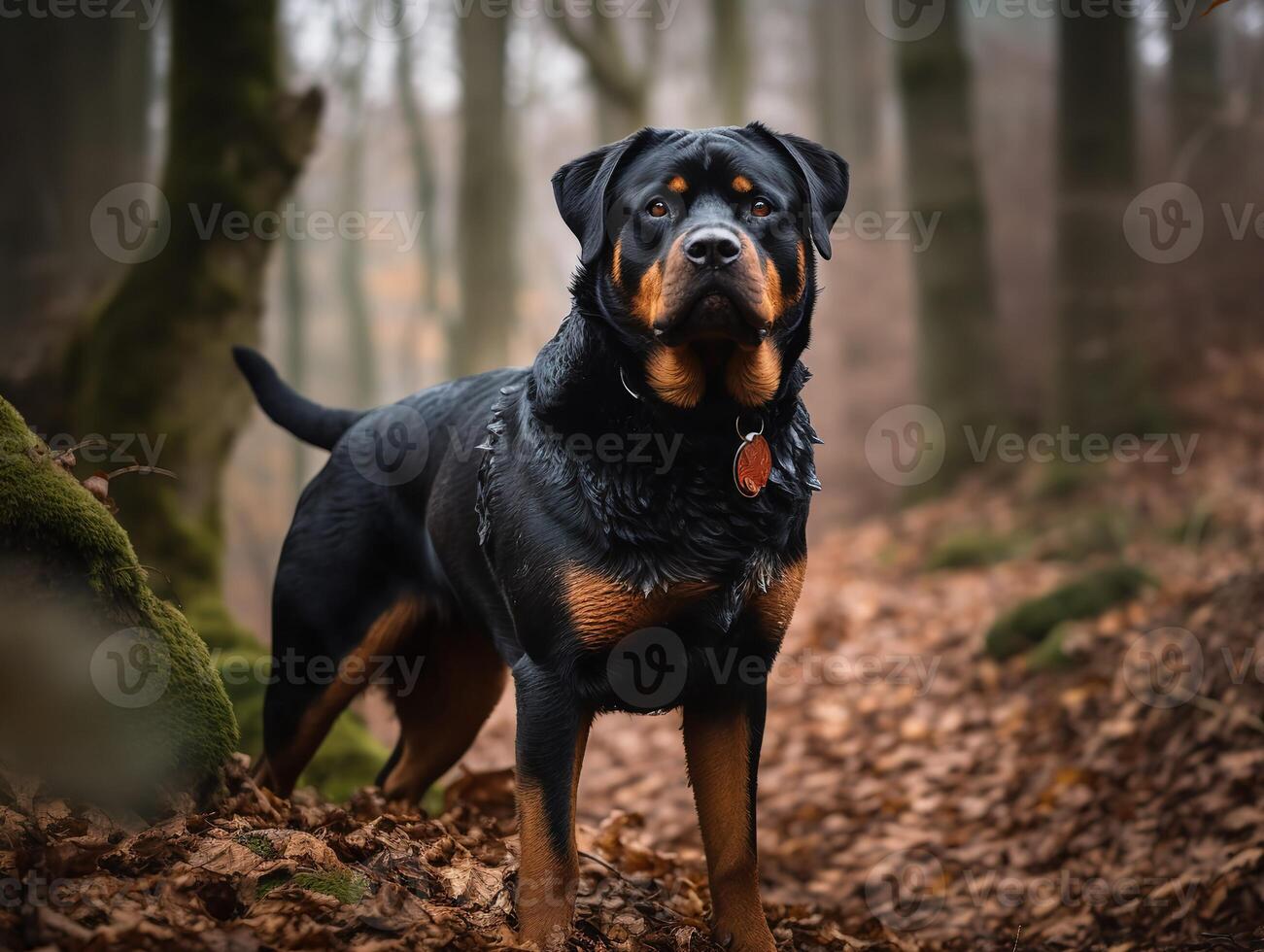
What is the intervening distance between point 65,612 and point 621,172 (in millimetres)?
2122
+-------+
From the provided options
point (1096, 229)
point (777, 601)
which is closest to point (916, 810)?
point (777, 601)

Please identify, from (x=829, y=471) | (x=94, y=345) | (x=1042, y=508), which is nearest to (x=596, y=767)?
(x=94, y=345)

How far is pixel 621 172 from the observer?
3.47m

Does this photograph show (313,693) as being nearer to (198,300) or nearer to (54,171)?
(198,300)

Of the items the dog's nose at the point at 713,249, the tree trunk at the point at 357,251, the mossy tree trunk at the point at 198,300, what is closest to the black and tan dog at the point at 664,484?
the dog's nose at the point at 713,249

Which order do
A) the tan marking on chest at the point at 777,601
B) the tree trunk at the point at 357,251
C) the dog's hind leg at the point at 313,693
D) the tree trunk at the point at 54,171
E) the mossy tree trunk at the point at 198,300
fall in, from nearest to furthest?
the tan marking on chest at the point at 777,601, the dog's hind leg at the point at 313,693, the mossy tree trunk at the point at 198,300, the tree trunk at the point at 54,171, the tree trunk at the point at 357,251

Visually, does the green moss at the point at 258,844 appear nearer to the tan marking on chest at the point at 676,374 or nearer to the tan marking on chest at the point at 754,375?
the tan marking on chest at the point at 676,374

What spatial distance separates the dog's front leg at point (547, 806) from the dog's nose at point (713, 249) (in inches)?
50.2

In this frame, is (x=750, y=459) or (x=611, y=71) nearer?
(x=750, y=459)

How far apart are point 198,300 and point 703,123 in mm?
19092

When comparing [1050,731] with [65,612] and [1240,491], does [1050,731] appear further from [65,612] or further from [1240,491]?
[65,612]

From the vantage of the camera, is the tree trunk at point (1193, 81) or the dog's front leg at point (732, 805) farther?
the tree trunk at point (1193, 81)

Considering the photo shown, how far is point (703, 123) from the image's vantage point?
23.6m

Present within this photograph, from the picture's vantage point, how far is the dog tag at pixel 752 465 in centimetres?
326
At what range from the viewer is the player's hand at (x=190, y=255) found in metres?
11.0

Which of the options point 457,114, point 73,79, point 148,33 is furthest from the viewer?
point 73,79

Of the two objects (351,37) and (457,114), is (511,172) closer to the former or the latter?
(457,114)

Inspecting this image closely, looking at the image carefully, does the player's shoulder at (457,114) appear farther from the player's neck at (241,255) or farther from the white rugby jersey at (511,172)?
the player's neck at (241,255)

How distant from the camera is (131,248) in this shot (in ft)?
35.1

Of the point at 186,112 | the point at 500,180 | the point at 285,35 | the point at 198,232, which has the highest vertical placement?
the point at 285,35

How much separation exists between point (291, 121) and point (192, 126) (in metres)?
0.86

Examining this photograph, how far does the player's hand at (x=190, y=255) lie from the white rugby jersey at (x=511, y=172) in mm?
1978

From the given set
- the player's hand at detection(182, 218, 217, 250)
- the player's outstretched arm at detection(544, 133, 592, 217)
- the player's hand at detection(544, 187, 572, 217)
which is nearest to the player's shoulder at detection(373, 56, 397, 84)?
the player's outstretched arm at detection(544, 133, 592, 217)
+-------+
Short problem
Copy out each line in the entries above that contains the word "options".

Full output
From the provided options
Which of the options point 457,114, point 73,79, point 148,33 is furthest from the viewer?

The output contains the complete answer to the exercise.